— What to work on —
Rewrite the material below, changing every "sloping concrete spillway" to "inclined concrete spillway" and leaving everything else as it is. Omit the pictures from your answer.

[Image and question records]
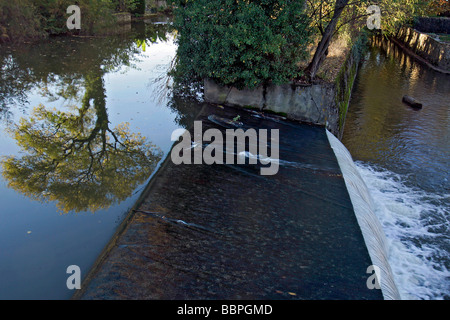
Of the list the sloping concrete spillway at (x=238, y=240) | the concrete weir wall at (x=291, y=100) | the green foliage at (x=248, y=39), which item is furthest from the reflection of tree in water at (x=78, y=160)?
the concrete weir wall at (x=291, y=100)

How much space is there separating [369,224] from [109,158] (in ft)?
15.3

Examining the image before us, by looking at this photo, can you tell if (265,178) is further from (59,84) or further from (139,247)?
(59,84)

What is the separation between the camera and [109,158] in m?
→ 6.86

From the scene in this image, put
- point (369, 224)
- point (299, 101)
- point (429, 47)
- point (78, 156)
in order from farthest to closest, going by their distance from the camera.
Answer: point (429, 47), point (299, 101), point (78, 156), point (369, 224)

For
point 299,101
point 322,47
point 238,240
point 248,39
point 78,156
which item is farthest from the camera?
point 322,47

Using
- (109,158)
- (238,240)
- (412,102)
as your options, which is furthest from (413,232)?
(412,102)

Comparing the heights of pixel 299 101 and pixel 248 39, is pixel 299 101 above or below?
below

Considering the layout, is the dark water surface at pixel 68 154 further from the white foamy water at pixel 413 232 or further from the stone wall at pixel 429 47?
the stone wall at pixel 429 47

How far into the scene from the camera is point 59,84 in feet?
36.4

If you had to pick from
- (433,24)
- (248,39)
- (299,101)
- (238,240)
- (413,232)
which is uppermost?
(433,24)

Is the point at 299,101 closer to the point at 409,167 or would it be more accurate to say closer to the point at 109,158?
the point at 409,167

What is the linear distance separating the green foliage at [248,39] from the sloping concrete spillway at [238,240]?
10.2 ft

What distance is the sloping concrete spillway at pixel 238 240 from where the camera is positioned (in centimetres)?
365

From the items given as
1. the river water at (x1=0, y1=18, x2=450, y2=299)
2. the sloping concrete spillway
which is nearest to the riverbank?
the river water at (x1=0, y1=18, x2=450, y2=299)
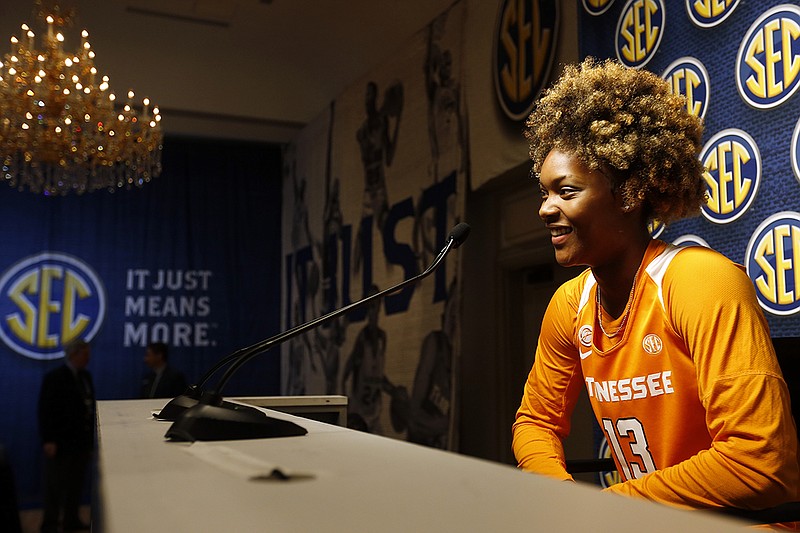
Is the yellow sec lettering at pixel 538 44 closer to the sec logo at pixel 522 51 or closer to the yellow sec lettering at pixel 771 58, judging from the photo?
the sec logo at pixel 522 51

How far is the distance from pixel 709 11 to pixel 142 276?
6216 millimetres

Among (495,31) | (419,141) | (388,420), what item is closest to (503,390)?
(388,420)

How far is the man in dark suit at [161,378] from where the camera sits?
605cm

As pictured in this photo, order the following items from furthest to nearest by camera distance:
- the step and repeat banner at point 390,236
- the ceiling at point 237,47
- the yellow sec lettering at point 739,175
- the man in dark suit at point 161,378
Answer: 1. the man in dark suit at point 161,378
2. the ceiling at point 237,47
3. the step and repeat banner at point 390,236
4. the yellow sec lettering at point 739,175

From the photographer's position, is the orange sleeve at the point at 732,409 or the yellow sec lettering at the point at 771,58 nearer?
the orange sleeve at the point at 732,409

— Reply —
Of the list the inclined concrete spillway at (x=238, y=240) | the concrete weir wall at (x=291, y=100) | the green foliage at (x=248, y=39), which item is furthest from the reflection of tree in water at (x=78, y=160)?
the concrete weir wall at (x=291, y=100)

How much space is there separating [369,224] from [109,158] (in ft)?
15.3

Examining the image before us, by looking at this photo, can you tell if (265,178) is further from (59,84) or further from (139,247)?
(59,84)

What is the separation between the camera and [109,158] in m?
→ 6.86

From the scene in this image, put
- point (369, 224)
- point (299, 101)
- point (429, 47)
- point (78, 156)
in order from farthest to closest, going by their distance from the camera.
Answer: point (429, 47), point (299, 101), point (78, 156), point (369, 224)

For
point 299,101
point 322,47
point 238,240
point 248,39
point 78,156
which item is farthest from the camera?
point 322,47

Using
- (109,158)
- (238,240)
- (412,102)
as your options, which is furthest from (413,232)?
(412,102)

Comparing the heights of pixel 299 101 and pixel 248 39, is pixel 299 101 above or below?
below

Considering the layout, is the dark water surface at pixel 68 154 further from the white foamy water at pixel 413 232 or further from the stone wall at pixel 429 47?
the stone wall at pixel 429 47

How far into the scene from the camera is point 59,84 in feet?
36.4

If you had to pick from
- (433,24)
- (248,39)
- (299,101)
- (238,240)
- (413,232)
which is uppermost?
(433,24)

Is the point at 299,101 closer to the point at 409,167 or would it be more accurate to say closer to the point at 109,158?
the point at 409,167

What is the linear distance separating the green foliage at [248,39] from the inclined concrete spillway at [238,240]?
10.2 ft

What distance is the inclined concrete spillway at pixel 238 240 from where the camera is positioned (in centimetres)?
365

From the items given as
1. the river water at (x1=0, y1=18, x2=450, y2=299)
2. the inclined concrete spillway
which is nearest to the riverbank?
the river water at (x1=0, y1=18, x2=450, y2=299)
Is the yellow sec lettering at pixel 538 44 closer to the sec logo at pixel 522 51 or closer to the yellow sec lettering at pixel 771 58, judging from the photo?
the sec logo at pixel 522 51

How far is the distance from pixel 709 11 to pixel 142 276?
6216 millimetres

Among (495,31) | (419,141) | (388,420), what item is closest to (503,390)?
(388,420)

How far is the man in dark suit at [161,378] from where the camera sits?
605cm

As pictured in this photo, order the following items from furthest to nearest by camera distance:
- the step and repeat banner at point 390,236
- the ceiling at point 237,47
- the yellow sec lettering at point 739,175
- the man in dark suit at point 161,378
Answer: 1. the man in dark suit at point 161,378
2. the ceiling at point 237,47
3. the step and repeat banner at point 390,236
4. the yellow sec lettering at point 739,175

From the photographer's position, is the orange sleeve at the point at 732,409 or the yellow sec lettering at the point at 771,58 nearer?
the orange sleeve at the point at 732,409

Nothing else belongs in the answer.